## [Task goal]
Reproduce all of the data below word for word, omitting the pictures.

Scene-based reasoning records
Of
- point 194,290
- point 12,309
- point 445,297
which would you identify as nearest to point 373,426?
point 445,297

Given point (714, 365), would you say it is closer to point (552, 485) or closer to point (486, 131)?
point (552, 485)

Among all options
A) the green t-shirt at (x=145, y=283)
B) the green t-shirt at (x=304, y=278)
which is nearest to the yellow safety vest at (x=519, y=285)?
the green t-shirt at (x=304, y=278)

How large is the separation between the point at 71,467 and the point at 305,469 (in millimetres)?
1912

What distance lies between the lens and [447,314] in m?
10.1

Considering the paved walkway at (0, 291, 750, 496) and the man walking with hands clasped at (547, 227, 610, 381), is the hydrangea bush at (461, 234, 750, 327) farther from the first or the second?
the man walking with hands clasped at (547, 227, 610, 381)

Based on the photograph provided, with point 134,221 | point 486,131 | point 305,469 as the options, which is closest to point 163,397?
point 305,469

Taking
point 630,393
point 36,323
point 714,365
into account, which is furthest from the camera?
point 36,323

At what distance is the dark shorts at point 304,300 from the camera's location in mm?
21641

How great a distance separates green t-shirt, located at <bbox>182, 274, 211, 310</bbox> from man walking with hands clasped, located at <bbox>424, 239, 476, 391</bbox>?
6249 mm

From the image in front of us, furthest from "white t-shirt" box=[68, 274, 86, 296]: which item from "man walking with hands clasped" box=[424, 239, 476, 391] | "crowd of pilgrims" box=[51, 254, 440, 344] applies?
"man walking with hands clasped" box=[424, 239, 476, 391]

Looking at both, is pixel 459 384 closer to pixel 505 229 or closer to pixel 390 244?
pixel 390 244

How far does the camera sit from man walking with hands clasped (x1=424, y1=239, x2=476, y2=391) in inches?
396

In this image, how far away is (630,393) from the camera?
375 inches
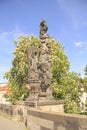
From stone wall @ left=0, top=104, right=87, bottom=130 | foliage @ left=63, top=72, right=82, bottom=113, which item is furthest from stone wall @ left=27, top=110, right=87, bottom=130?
foliage @ left=63, top=72, right=82, bottom=113

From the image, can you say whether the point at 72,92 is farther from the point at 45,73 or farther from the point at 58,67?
the point at 45,73

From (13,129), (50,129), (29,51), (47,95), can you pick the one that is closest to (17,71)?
(29,51)

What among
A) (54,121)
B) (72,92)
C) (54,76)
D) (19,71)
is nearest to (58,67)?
(54,76)

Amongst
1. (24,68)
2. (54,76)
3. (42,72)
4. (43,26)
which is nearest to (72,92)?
(54,76)

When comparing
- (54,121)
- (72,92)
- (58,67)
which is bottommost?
(54,121)

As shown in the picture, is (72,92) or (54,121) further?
(72,92)

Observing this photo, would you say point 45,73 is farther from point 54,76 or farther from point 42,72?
point 54,76

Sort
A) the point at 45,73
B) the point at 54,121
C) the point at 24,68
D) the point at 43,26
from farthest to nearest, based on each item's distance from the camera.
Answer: the point at 24,68 → the point at 43,26 → the point at 45,73 → the point at 54,121

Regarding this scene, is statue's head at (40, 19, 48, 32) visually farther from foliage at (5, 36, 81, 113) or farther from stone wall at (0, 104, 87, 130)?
foliage at (5, 36, 81, 113)

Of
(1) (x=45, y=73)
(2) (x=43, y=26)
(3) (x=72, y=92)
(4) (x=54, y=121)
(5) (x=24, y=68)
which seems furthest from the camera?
(3) (x=72, y=92)

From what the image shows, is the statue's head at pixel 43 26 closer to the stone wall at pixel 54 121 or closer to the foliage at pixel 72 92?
the stone wall at pixel 54 121

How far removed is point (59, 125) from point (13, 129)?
3.15m

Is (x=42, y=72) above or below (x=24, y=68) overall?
below

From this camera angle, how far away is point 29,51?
Result: 14078 millimetres
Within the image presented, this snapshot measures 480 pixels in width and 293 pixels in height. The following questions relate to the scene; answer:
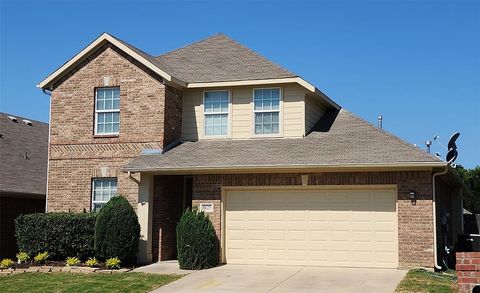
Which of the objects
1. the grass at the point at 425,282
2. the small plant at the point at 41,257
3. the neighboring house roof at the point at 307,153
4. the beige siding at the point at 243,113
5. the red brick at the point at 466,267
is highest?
the beige siding at the point at 243,113

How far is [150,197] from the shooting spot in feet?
62.3

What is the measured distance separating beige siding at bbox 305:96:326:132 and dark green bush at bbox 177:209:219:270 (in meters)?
4.64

## [Expected output]
Of
- point 194,290
- point 12,309
- point 445,297
which would you identify as nearest to point 373,426?
point 445,297

Given point (714, 365), would you say it is closer to point (552, 485) or closer to point (486, 131)?
point (552, 485)

Among all options
A) the green t-shirt at (x=145, y=283)
B) the green t-shirt at (x=304, y=278)
which is nearest to the yellow safety vest at (x=519, y=285)?
the green t-shirt at (x=304, y=278)

How large is the separation between the point at 71,467 and the point at 305,469 (in millimetres)?
1912

What distance lies between the lens and [447,314] in m?
10.1

Considering the paved walkway at (0, 291, 750, 496) and the man walking with hands clasped at (547, 227, 610, 381), is the hydrangea bush at (461, 234, 750, 327) farther from the first or the second?
the man walking with hands clasped at (547, 227, 610, 381)

Based on the photograph provided, with point 134,221 | point 486,131 | point 305,469 as the options, which is closest to point 163,397?
point 305,469

Taking
point 630,393
point 36,323
point 714,365
into account, which is furthest from the camera?
point 36,323

At what distance is the dark shorts at point 304,300 from the camera's location in mm?
21641

How great a distance separates green t-shirt, located at <bbox>182, 274, 211, 310</bbox> from man walking with hands clasped, located at <bbox>424, 239, 476, 391</bbox>?
6249 mm

From the image in front of us, furthest from "white t-shirt" box=[68, 274, 86, 296]: which item from "man walking with hands clasped" box=[424, 239, 476, 391] | "crowd of pilgrims" box=[51, 254, 440, 344] applies?
"man walking with hands clasped" box=[424, 239, 476, 391]

Looking at both, is pixel 459 384 closer to pixel 505 229 or closer to pixel 390 244?
pixel 390 244

How far does the camera sit from man walking with hands clasped (x1=424, y1=239, x2=476, y2=391) in inches?
396

In this image, how far away is (630,393) from the camera?
375 inches
From stone wall @ left=0, top=104, right=87, bottom=130 | foliage @ left=63, top=72, right=82, bottom=113, which item is furthest from stone wall @ left=27, top=110, right=87, bottom=130?
foliage @ left=63, top=72, right=82, bottom=113

From the image, can you say whether the point at 72,92 is farther from the point at 45,73 or farther from the point at 58,67?
the point at 45,73

From (13,129), (50,129), (29,51), (47,95), can you pick the one that is closest to (17,71)?
(29,51)

What among
A) (54,121)
B) (72,92)
C) (54,76)
D) (19,71)
is nearest to (58,67)?
(54,76)

Amongst
1. (24,68)
2. (54,76)
3. (42,72)
4. (43,26)
which is nearest to (72,92)?
(54,76)

When comparing
- (54,121)
- (72,92)
- (58,67)
which is bottommost?
(54,121)

As shown in the picture, is (72,92) or (54,121) further?
(72,92)

Observing this photo, would you say point 45,73 is farther from point 54,76 or farther from point 42,72?
point 54,76

Sort
A) the point at 45,73
B) the point at 54,121
C) the point at 24,68
D) the point at 43,26
from farthest to nearest, based on each item's distance from the camera.
Answer: the point at 24,68 → the point at 43,26 → the point at 45,73 → the point at 54,121

Regarding this scene, is statue's head at (40, 19, 48, 32) visually farther from foliage at (5, 36, 81, 113) or farther from stone wall at (0, 104, 87, 130)?
foliage at (5, 36, 81, 113)

Of
(1) (x=45, y=73)
(2) (x=43, y=26)
(3) (x=72, y=92)
(4) (x=54, y=121)
(5) (x=24, y=68)
which seems furthest from the camera?
(3) (x=72, y=92)

From what the image shows, is the statue's head at pixel 43 26 closer to the stone wall at pixel 54 121 or closer to the foliage at pixel 72 92?
the stone wall at pixel 54 121

How far removed is point (59, 125) from point (13, 129)?
3.15m

Is (x=42, y=72) above or below (x=24, y=68) overall?
below

From this camera angle, how far away is point 29,51?
Result: 14078 millimetres
Within the image presented, this snapshot measures 480 pixels in width and 293 pixels in height. The following questions relate to the scene; answer:
Which of the objects
1. the grass at the point at 425,282
2. the small plant at the point at 41,257
3. the neighboring house roof at the point at 307,153
4. the beige siding at the point at 243,113
5. the red brick at the point at 466,267
is highest?
the beige siding at the point at 243,113

How far is [150,197] from the shooting spot in feet?
62.3

What is the measured distance separating beige siding at bbox 305:96:326:132 and dark green bush at bbox 177:209:219:270 (in meters)?
4.64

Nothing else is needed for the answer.